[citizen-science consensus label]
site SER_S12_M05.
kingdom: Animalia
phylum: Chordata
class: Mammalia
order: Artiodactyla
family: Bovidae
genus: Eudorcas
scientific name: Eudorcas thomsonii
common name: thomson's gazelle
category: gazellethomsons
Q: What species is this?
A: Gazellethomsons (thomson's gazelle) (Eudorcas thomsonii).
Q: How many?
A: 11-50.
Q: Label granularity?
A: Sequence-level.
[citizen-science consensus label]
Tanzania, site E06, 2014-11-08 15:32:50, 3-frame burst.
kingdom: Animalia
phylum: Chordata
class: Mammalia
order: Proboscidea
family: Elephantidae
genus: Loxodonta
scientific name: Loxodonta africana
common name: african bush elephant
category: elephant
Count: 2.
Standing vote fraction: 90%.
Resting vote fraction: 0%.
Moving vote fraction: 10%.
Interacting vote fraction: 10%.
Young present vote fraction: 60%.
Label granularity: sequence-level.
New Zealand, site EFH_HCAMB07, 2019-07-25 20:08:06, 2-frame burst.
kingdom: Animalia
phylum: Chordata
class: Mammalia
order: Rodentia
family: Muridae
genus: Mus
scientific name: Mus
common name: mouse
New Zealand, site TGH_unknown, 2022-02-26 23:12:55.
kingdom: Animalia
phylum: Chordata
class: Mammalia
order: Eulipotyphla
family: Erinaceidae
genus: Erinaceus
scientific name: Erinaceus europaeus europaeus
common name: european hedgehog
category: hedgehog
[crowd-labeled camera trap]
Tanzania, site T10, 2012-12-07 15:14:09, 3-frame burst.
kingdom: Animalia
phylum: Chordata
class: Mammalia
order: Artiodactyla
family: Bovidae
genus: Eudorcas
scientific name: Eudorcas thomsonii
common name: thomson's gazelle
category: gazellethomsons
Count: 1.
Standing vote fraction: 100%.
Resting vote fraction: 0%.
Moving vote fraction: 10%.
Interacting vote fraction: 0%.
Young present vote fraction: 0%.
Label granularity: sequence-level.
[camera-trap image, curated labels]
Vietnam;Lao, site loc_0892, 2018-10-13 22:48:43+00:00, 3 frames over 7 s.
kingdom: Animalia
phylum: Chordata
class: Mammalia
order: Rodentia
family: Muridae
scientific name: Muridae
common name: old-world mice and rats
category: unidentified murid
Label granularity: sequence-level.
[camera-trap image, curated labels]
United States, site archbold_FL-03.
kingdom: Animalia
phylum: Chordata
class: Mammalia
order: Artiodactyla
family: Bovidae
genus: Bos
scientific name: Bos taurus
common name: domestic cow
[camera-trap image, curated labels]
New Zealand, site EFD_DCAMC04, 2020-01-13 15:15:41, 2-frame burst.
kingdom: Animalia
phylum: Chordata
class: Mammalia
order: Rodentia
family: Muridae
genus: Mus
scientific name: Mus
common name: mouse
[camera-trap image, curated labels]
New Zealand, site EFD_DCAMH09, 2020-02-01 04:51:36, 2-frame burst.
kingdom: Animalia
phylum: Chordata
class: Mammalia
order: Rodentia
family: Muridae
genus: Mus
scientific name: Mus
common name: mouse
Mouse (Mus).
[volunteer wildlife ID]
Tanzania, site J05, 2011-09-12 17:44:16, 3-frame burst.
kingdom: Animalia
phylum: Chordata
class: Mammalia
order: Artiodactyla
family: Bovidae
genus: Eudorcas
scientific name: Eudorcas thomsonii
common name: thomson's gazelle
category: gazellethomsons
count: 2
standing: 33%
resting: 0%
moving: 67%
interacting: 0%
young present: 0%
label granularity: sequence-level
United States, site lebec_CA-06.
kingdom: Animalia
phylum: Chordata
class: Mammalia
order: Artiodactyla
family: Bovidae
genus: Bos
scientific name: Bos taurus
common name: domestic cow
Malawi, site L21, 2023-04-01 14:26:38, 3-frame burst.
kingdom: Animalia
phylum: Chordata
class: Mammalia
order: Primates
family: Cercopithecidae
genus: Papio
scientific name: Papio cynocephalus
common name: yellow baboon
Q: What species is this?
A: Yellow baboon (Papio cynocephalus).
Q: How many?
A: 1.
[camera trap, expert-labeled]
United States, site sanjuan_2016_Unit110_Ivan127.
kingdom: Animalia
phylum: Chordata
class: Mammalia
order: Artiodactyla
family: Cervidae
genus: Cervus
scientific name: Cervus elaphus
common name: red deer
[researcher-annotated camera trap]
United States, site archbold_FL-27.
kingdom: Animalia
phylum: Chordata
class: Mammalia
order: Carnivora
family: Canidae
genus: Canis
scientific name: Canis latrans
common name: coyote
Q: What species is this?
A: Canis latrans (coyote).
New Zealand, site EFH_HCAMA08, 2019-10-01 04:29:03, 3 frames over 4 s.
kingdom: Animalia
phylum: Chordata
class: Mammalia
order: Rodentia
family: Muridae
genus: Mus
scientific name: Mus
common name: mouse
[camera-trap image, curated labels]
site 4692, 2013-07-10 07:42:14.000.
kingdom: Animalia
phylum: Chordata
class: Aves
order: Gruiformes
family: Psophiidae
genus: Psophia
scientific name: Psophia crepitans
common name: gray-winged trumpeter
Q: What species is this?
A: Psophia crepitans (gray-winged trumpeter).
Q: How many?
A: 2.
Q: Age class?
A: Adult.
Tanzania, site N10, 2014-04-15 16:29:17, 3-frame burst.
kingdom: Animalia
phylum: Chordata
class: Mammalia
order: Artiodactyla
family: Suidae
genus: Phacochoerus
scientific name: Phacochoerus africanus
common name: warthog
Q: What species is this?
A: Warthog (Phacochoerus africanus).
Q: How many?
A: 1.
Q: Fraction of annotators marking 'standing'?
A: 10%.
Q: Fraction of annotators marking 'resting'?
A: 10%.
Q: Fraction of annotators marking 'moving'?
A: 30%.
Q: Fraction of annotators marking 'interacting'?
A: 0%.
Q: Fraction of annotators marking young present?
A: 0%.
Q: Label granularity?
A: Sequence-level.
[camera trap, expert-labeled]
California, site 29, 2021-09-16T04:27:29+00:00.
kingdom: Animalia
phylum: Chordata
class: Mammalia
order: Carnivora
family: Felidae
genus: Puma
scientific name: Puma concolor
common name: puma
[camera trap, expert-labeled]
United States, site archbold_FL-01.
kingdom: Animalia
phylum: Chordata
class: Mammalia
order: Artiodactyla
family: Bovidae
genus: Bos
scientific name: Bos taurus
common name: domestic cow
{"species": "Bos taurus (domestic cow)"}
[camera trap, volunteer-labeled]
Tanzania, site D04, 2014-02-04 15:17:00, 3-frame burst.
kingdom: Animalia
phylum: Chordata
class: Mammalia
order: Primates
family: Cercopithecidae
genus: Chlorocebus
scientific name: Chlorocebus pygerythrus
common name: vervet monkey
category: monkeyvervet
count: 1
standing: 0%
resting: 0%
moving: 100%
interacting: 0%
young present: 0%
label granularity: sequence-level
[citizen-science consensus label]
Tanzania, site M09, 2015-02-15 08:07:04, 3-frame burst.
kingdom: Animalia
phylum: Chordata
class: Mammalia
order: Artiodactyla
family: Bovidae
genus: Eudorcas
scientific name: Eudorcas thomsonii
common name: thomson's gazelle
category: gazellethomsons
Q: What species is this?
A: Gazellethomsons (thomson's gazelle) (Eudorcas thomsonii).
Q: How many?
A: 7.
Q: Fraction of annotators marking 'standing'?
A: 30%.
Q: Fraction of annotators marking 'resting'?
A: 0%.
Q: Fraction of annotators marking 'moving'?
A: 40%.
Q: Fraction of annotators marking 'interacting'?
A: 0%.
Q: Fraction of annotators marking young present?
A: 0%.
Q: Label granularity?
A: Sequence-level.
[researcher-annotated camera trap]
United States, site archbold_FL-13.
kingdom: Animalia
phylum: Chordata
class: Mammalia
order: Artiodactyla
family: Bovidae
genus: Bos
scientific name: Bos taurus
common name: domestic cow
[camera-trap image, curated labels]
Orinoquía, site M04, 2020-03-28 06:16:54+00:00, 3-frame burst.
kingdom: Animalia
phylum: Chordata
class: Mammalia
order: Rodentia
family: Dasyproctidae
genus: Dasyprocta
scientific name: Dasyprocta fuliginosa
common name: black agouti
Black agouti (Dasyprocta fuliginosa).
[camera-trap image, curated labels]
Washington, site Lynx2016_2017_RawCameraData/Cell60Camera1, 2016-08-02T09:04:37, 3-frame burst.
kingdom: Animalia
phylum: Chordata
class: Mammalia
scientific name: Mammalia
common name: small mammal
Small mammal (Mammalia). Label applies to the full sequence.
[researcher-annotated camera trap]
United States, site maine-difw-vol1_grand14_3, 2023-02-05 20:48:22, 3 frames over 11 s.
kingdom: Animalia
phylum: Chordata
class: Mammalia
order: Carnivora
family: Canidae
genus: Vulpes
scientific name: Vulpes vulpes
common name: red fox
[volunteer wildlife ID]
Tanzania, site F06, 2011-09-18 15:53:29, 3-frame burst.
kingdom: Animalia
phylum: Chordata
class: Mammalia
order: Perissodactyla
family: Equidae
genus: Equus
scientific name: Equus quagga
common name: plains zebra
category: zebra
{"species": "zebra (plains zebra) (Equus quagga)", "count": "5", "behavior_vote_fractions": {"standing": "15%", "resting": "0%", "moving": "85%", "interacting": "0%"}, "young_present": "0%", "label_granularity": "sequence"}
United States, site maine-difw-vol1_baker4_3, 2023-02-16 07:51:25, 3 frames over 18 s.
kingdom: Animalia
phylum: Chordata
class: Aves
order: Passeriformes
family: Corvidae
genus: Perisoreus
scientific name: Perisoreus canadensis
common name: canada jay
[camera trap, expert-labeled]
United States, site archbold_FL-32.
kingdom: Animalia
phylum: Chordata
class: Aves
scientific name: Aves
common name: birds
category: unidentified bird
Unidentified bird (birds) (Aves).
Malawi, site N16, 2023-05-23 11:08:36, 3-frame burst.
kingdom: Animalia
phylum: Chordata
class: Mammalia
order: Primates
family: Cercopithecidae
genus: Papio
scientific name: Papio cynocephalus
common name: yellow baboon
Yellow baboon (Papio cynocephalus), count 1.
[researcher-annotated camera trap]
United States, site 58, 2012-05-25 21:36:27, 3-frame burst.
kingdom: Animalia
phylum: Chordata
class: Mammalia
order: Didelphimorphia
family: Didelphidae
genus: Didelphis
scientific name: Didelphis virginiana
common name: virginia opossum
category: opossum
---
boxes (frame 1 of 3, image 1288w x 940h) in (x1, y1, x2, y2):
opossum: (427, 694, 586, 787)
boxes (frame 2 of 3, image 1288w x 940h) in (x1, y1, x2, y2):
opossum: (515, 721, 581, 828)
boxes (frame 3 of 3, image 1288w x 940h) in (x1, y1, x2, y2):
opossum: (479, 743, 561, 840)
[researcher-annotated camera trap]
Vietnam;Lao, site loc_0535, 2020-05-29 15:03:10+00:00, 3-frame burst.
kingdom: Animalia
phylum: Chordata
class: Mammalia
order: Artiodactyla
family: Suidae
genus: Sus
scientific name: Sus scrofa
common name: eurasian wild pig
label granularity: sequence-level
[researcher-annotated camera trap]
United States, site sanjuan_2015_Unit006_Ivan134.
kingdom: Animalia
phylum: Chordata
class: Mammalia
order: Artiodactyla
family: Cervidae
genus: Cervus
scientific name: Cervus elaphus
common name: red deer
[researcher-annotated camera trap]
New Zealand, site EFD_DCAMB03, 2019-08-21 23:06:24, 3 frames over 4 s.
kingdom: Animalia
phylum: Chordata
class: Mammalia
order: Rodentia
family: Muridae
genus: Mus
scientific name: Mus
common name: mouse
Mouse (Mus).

------------------------

EXERCISE: The response should be the listing above, limited to the lines between the one holding "scientific name: Mammalia" and the one holding "scientific name: Equus quagga", inclusive, reproduced exactly.

FINISHED EXERCISE:
scientific name: Mammalia
common name: small mammal
Small mammal (Mammalia). Label applies to the full sequence.
[researcher-annotated camera trap]
United States, site maine-difw-vol1_grand14_3, 2023-02-05 20:48:22, 3 frames over 11 s.
kingdom: Animalia
phylum: Chordata
class: Mammalia
order: Carnivora
family: Canidae
genus: Vulpes
scientific name: Vulpes vulpes
common name: red fox
[volunteer wildlife ID]
Tanzania, site F06, 2011-09-18 15:53:29, 3-frame burst.
kingdom: Animalia
phylum: Chordata
class: Mammalia
order: Perissodactyla
family: Equidae
genus: Equus
scientific name: Equus quagga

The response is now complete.